Non, charmant Amour, je suis la Vérité même ; je ne suis que cela.
Bon ! Nous voilà deux divinités de grand crédit ! je vous demande pardon de vous avoir scandalisée, vous, dont l'honneur est de ne le pas être.
Ce reproche me fait rougir ; mais je vous rendrai raison de l'équipage où vous me voyez, quand vous m'aurez rendu raison de l'air libertin et cavalier répandu sur vos habits et sur votre physionomie même. Qu'est devenu cet air de vivacité tendre et modeste ? Que sont devenus ces yeux qui apprivoisoient la vertu même, qui ne demandoient que le cœur ? Si ces yeux-là n'attendrissent point, ils débauchent.

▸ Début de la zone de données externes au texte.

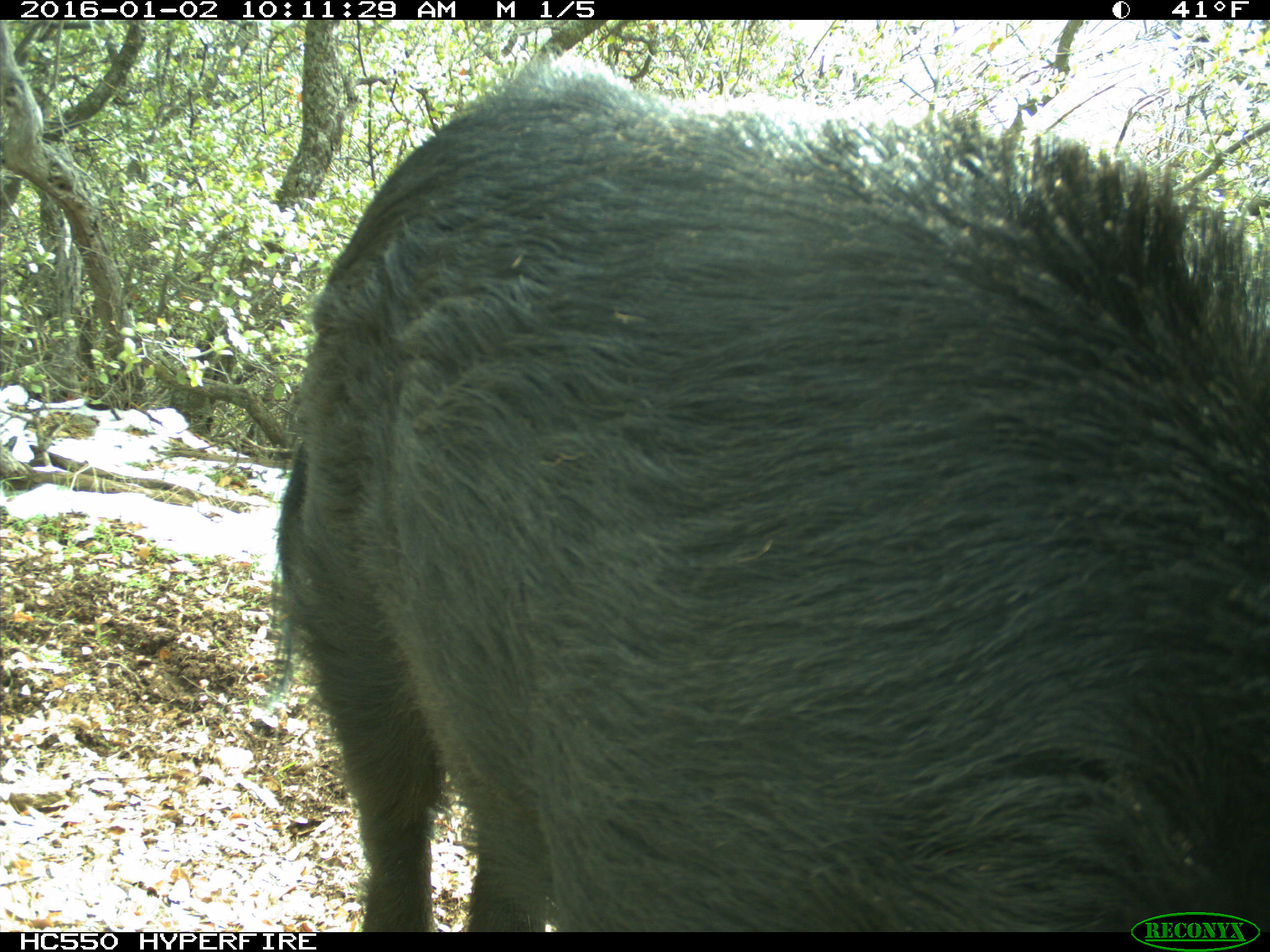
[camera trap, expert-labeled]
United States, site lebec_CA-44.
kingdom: Animalia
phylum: Chordata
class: Mammalia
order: Artiodactyla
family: Suidae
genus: Sus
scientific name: Sus scrofa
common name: wild boar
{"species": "Sus scrofa (wild boar)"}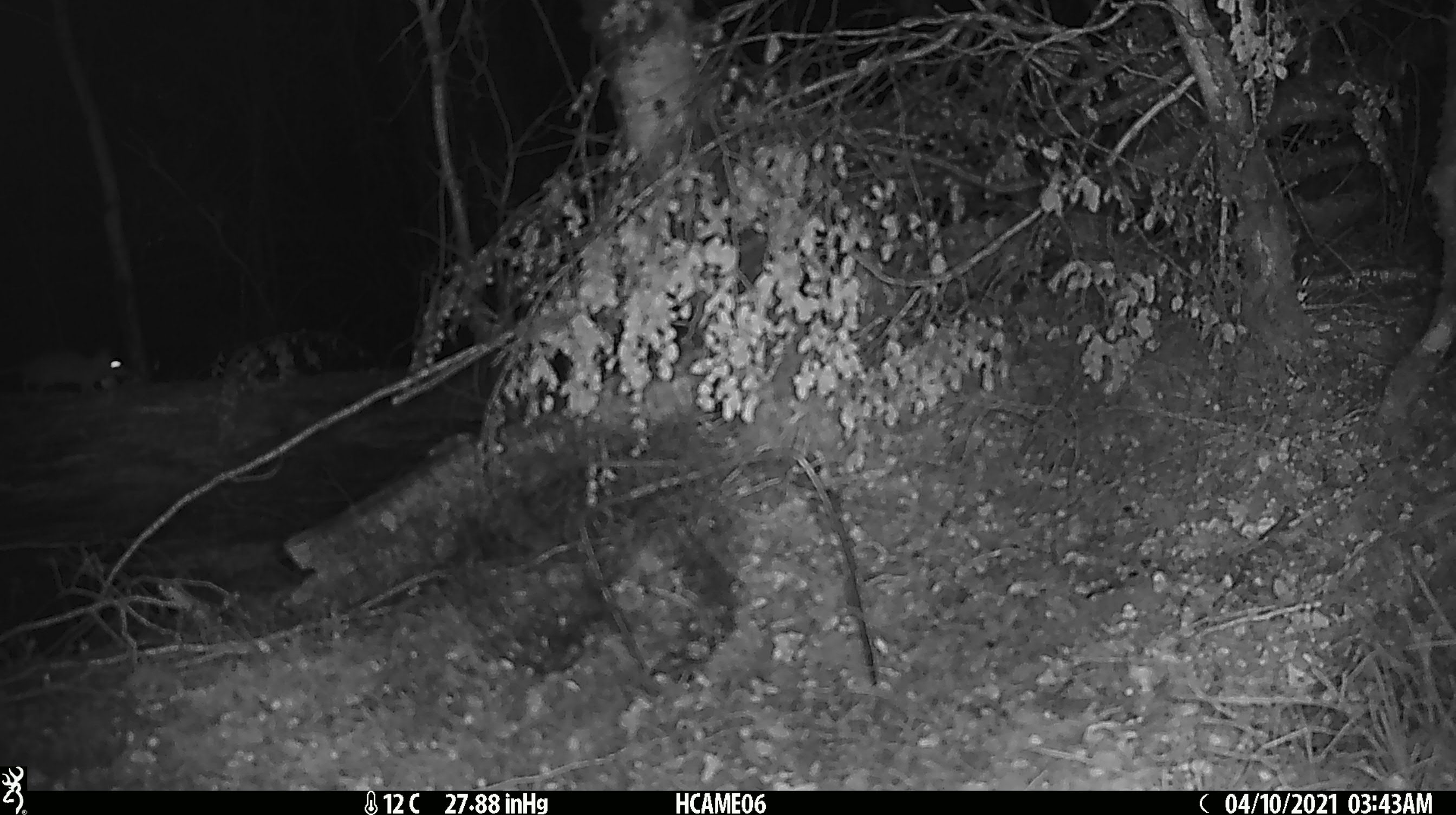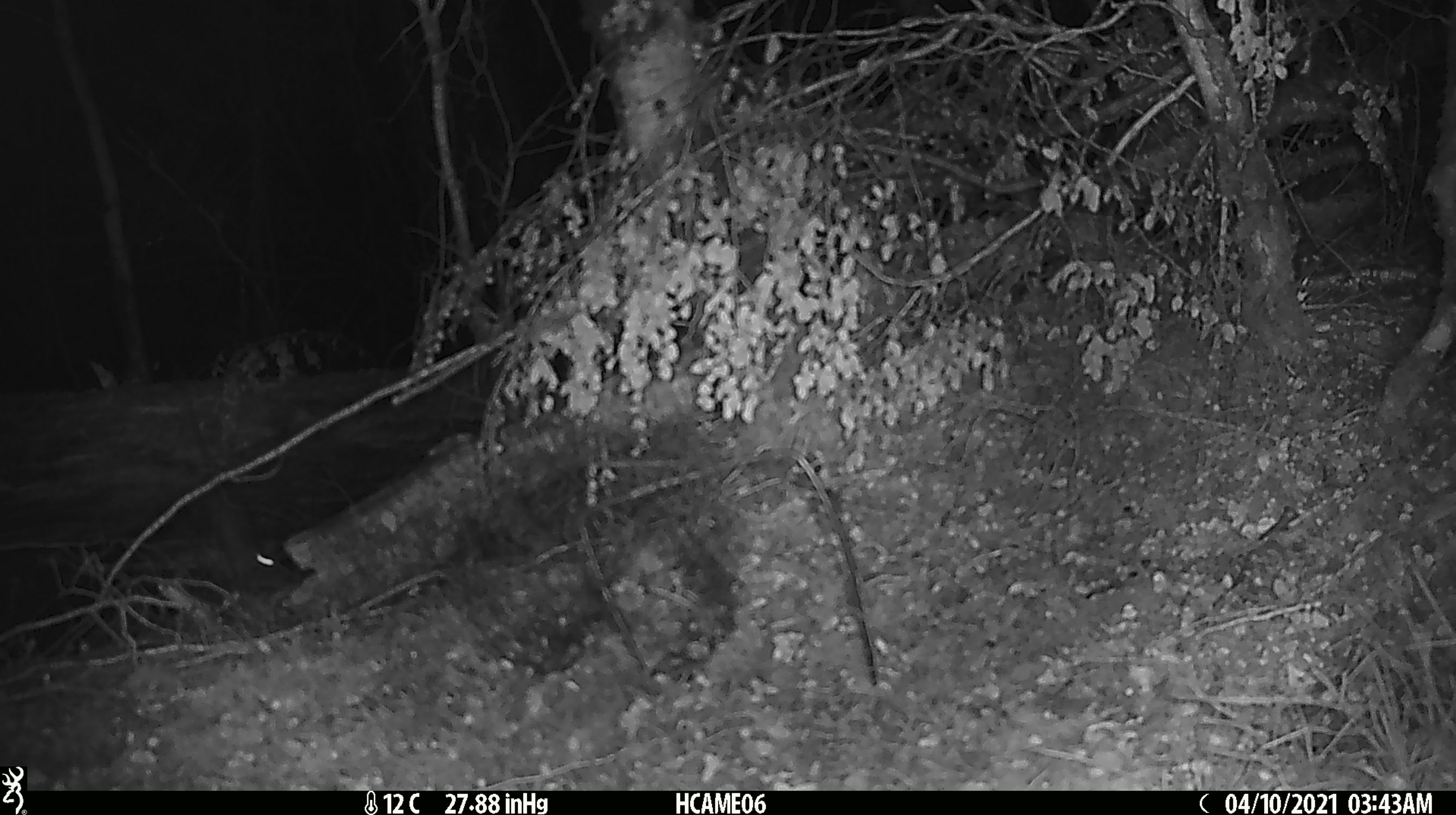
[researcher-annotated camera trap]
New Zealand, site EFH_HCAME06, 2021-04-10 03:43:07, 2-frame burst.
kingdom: Animalia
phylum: Chordata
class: Mammalia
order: Rodentia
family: Muridae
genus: Rattus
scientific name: Rattus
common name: rat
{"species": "rat (Rattus)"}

Tels que vous les voyez cependant, ils ont déplu par leur sagesse ; on leur en trouvoit tant qu'ils en étaient ridicules.
Et dans quel pays cela vous est-il arrivé ?

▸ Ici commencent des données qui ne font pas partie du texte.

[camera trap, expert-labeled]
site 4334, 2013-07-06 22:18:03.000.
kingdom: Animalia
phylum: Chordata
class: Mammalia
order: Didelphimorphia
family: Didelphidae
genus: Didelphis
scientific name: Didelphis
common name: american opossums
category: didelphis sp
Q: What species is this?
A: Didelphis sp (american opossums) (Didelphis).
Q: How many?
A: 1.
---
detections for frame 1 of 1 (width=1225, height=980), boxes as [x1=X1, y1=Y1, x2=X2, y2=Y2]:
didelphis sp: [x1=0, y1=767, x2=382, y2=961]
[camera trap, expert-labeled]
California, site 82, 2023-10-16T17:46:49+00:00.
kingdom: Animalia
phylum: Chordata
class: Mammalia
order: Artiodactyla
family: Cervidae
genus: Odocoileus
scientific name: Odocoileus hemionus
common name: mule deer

Dans le pays du monde entier. Vous ne vous ressouvenez peut-être pas de l'origine de ce petit effronté d'Amour, pour qui vous m'avez pris. Hélas ! c'est moi qui suis cause qu'il est né.
Comment cela ?
J'eus querelle un jour avec l'Avarice et la Débauche. Vous avez combien j'ai d'aversion pour ces deux divinités ; je leur donnai tant de marques de mépris, qu'elles résolurent de s'en venger.
Les méchantes ! et que firent-elles ?
Voici le tour qu'elles me jouèrent. La Débauche s'en alla chez Plutus, le dieu des richesses, le mit de bonne humeur, fit tomber la conversation sur Vénus, lui vanta ses beautés, sa blancheur, son embonpoint, etc. Plutus, à ce récit, prit un goût de conclusions, l'appétit vint au gourmand, il n'aima pas Vénus. Il la désira.
Le malhonnête !
Mais, comme il craignoit d'être rebuté, la Débauche l'enhardit, en lui promettant son secours et celui de l'Avarice auprès de Vénus. Vous êtes riche, lui dit-elle, ouvrez vos trésors à Vénus, tandis que mon amie l'Avarice appuiera vos offres auprès d'elle, et lui conseillera d'en profiter. Je vous aiderai de mon côté, moi.
Je commence à me remettre votre aventure.